郁は弾かれる様に扉を見る。そこには、いつもどおりの女の子がいた。細い手足、垢まみれの顔、傷だらけの裸足……しかし、郁にはもう彼女の純粋できれいな瞳が見えていた。体の汚れなど、彼女の価値を何一つ下げるものではないことを知っていた。
「いらっしゃい」
意識しなくても頬が緩んでしまう。女の子は、まるでそれが当たり前のように、新しく買ってきた背の高い椅子によじ登った。
「もか」
女の子が注文をする頃には、もうコーヒーの準備ができている。
「お勘定お願い!」
レジのほうから若い客が叫んだ。
「はい! 今すぐ!」
郁は慌ててレジに向かう。
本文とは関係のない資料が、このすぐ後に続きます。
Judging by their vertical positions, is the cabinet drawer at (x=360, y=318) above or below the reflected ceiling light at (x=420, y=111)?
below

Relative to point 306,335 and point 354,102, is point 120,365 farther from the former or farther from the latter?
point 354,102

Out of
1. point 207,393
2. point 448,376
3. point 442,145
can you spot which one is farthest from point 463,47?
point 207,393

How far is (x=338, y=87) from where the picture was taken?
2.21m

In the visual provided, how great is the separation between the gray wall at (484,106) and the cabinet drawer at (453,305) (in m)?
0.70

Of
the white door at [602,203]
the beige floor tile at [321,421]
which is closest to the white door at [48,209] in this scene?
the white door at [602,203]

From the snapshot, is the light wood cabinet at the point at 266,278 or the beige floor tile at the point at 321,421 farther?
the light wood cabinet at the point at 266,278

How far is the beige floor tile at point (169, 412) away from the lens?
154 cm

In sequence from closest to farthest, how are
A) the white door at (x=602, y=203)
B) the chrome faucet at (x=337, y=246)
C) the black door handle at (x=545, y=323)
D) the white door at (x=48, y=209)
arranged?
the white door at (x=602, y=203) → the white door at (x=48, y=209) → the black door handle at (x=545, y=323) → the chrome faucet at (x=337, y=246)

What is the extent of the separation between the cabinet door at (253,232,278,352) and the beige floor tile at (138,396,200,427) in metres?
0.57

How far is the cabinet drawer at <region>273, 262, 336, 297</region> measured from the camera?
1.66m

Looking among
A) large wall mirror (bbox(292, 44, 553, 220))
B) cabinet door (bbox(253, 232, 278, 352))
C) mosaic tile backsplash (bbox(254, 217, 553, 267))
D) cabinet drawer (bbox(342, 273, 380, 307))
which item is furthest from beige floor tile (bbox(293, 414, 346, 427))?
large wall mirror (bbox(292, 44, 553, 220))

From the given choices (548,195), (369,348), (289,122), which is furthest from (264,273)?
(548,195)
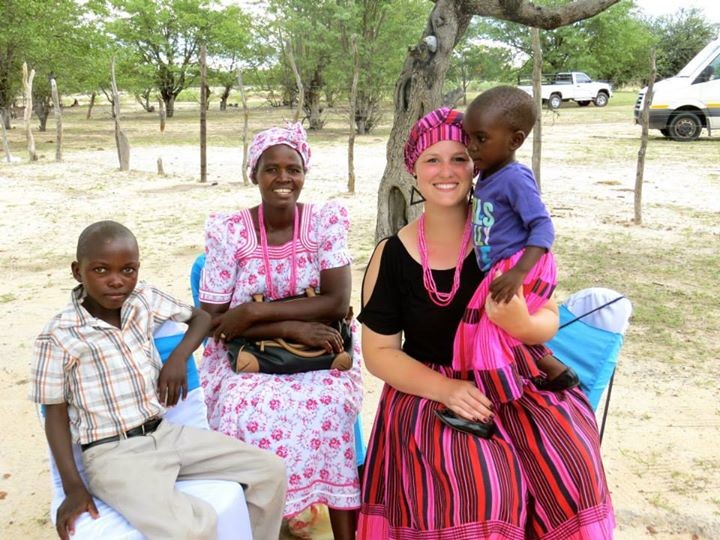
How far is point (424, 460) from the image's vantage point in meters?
2.11

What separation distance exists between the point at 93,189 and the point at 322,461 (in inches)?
429

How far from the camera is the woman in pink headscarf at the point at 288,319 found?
2498 millimetres

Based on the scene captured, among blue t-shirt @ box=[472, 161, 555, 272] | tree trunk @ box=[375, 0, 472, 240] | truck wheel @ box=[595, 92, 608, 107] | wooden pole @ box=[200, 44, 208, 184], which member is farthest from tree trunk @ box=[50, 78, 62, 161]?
truck wheel @ box=[595, 92, 608, 107]

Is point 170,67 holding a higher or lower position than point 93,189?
higher

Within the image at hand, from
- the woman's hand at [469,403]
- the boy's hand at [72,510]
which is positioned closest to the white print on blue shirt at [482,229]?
the woman's hand at [469,403]


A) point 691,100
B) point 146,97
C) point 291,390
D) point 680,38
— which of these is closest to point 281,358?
point 291,390

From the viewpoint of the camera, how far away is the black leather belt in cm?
214

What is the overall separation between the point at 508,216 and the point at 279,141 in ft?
3.44

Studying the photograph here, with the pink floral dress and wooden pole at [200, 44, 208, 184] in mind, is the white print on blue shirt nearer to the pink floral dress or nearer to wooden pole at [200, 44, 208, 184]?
Answer: the pink floral dress

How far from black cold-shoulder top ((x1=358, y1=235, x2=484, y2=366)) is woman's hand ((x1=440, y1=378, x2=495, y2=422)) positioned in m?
0.22

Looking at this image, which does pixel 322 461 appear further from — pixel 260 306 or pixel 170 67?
pixel 170 67

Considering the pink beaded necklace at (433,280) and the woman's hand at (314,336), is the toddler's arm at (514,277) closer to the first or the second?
the pink beaded necklace at (433,280)

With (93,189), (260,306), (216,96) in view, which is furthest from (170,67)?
(260,306)

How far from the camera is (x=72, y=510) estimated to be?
1.94 m
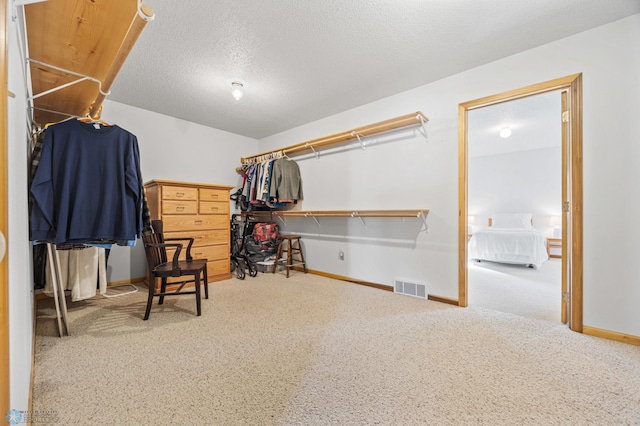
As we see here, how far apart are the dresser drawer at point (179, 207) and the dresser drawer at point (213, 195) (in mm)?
144

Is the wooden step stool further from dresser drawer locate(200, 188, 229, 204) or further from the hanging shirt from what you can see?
the hanging shirt

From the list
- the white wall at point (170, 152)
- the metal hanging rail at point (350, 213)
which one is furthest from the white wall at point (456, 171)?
the white wall at point (170, 152)

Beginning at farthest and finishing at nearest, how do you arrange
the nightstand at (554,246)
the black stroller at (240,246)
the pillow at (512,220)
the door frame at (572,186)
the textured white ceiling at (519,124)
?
the pillow at (512,220), the nightstand at (554,246), the black stroller at (240,246), the textured white ceiling at (519,124), the door frame at (572,186)

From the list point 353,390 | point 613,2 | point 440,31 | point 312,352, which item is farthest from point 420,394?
point 613,2

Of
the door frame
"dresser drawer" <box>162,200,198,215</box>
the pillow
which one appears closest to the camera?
the door frame

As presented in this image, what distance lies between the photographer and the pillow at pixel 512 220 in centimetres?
586

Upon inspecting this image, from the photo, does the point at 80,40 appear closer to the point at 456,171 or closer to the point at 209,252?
the point at 209,252

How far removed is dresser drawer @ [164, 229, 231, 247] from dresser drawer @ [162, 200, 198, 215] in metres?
0.26

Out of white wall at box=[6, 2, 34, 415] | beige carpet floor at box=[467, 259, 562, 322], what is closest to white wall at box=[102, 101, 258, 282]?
white wall at box=[6, 2, 34, 415]

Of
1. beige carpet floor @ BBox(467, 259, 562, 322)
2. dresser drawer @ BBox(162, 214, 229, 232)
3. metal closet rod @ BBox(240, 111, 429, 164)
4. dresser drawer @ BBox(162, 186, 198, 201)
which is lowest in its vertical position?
beige carpet floor @ BBox(467, 259, 562, 322)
客は郁の不慣れな接待に舌打ちした。その客が帰ってから、郁は彼女が夏季限定トリプルパフェを注文したまま、食べずに帰ったことに気がついた。件のパフェは、客に出されることも無くカウンターの奥に所在無げに置かれていた。
「あっちゃあ、やっちゃった……」
郁はぴしゃりと額を打って、ふと、コーヒーに山ほどの砂糖を入れている女の子に目を遣る。彼女が甘党だということは、思い出す必要も無いくらいに知っていた。
「ねえ、売れ残りのパフェがあるんだけど、食べてくれないかな? どうせこのままならこれ、捨てることになっちゃうんだけど」
女の子は、郁とパフェを交互に見つめると、随分長いこと考えてから無表情にこくんと頷いた。
決断するまでには随分長い時間をかけたけれど、食べ始めると一瞬だった。郁は、瞳をきらきら輝かせながら、パフェを掻き込んでいく女の子を、横目で見ながら仕事をした。女の子は、パフェを食べ終わると、恍惚とした表情のまま、上気した頬を両手で挟む。
「ご馳走さま」
タオル男が席を立つ。郁は、いつの間にか閉店時間を過ぎていることに気がついた。
「君、なかなかいい食べっぷりじゃないか」
男が、女の子の肩に手を回す。女の子は少しだけ身じろぎした。
「よっぽど甘いものが好きなんだねえ。それなら、朝早くに来るといいよ。此処のスペシャルケーキセットは死ぬほど美味いんだよ。ねえ、店員さん?」
鋭い目つきで睨まれて、夕は慌てて頷いた。
「えっと、今度来た時にでも、食べて見る?」
確認のつもりの質問だった。けれど、女の子は残念そうに首を振った。
「え? どうして?」
少女の視線を追っていくと、壁にかけられている値段表にぶつかった。
・スペシャルケーキセット 千二百円(税込)
「ひょっとして、お金のこと? いいよ、お得意様だからその位奢ってあげるよ」
そう提案してみたが、女の子は頑なに首を振る。お金のことはきちんとしていたいようだ。
「…ちぇっ」
男が舌打ちして、代金を置いて帰っていく。
程なくして女の子も立ち上がった。代金はいつもどおりに前払いで受け取っているので、そのまま立ち去るかと思ったら、なぜか彼女は郁のほうにやってきた。そして無表情に郁を見上げる。そして次の瞬間、郁は目を疑った。フッと、蕾が綻ぶ様に柔らかな笑みを浮かべたのだ。それは、甘いものを食べたときに浮かべる笑顔よりもずっと、柔らかいものだった。
「ありがとう」
思わず見蕩れていると、少女はお礼を言って出て行った。けれど郁は、そのまましばらくぼぅっと突っ立っていたのだった。